Convert all of the rows below into a JSON list of strings, with one string for each line and blank lines omitted.

Extracted rows:
↓↓↓
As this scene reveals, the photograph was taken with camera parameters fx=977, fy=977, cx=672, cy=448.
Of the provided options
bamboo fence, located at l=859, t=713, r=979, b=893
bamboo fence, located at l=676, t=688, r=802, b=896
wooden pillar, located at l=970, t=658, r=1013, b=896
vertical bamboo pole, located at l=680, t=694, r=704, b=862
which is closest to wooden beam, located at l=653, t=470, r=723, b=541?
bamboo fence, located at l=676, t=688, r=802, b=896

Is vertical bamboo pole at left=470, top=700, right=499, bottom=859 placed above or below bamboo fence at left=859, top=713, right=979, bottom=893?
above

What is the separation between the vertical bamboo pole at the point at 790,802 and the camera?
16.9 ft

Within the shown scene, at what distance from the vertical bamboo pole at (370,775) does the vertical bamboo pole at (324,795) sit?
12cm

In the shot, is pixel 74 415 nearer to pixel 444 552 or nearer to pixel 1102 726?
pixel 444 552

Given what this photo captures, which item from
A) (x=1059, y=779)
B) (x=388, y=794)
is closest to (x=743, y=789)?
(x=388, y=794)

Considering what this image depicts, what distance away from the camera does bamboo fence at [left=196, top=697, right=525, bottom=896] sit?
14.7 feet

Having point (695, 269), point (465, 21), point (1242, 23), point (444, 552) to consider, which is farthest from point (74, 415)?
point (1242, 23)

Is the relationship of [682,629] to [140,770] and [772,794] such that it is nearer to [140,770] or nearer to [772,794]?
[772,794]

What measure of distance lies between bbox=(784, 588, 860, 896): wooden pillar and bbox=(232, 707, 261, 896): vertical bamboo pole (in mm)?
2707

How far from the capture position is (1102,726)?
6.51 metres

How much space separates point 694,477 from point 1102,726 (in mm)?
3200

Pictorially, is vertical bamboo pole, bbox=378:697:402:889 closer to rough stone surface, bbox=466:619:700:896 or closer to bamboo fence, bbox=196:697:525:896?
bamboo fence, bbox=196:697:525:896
↑↑↑
Result for this task:
[
  "As this scene reveals, the photograph was taken with camera parameters fx=977, fy=977, cx=672, cy=448.",
  "Of the provided options",
  "bamboo fence, located at l=859, t=713, r=979, b=893",
  "bamboo fence, located at l=676, t=688, r=802, b=896",
  "wooden pillar, located at l=970, t=658, r=1013, b=896",
  "vertical bamboo pole, located at l=680, t=694, r=704, b=862",
  "which is closest to wooden beam, located at l=653, t=470, r=723, b=541?",
  "bamboo fence, located at l=676, t=688, r=802, b=896",
  "Is vertical bamboo pole at left=470, top=700, right=499, bottom=859 placed above or below bamboo fence at left=859, top=713, right=979, bottom=893?",
  "above",
  "What is the separation between the vertical bamboo pole at the point at 790,802 and the camera?",
  "16.9 ft",
  "Within the shown scene, at what distance from the vertical bamboo pole at (370,775) does the vertical bamboo pole at (324,795) sit?",
  "12cm",
  "In the shot, is pixel 74 415 nearer to pixel 444 552 or nearer to pixel 1102 726?",
  "pixel 444 552",
  "Given what this photo captures, which item from",
  "A) (x=1059, y=779)",
  "B) (x=388, y=794)",
  "is closest to (x=743, y=789)?",
  "(x=388, y=794)",
  "Considering what this image depicts, what distance away from the camera does bamboo fence at [left=196, top=697, right=525, bottom=896] sit?",
  "14.7 feet",
  "Having point (695, 269), point (465, 21), point (1242, 23), point (444, 552) to consider, which is farthest from point (74, 415)?",
  "point (1242, 23)",
  "Is the relationship of [682,629] to [140,770] and [772,794] such that it is nearer to [140,770] or nearer to [772,794]?",
  "[772,794]",
  "What measure of distance lies between bbox=(784, 588, 860, 896): wooden pillar and bbox=(232, 707, 261, 896): vertical bamboo pole (in mm)?",
  "2707",
  "How far from the capture position is (1102,726)?",
  "6.51 metres",
  "How much space separates point 694,477 from point 1102,726 (in mm)?",
  "3200",
  "Pictorially, is vertical bamboo pole, bbox=378:697:402:889 closer to rough stone surface, bbox=466:619:700:896 or closer to bamboo fence, bbox=196:697:525:896?",
  "bamboo fence, bbox=196:697:525:896"
]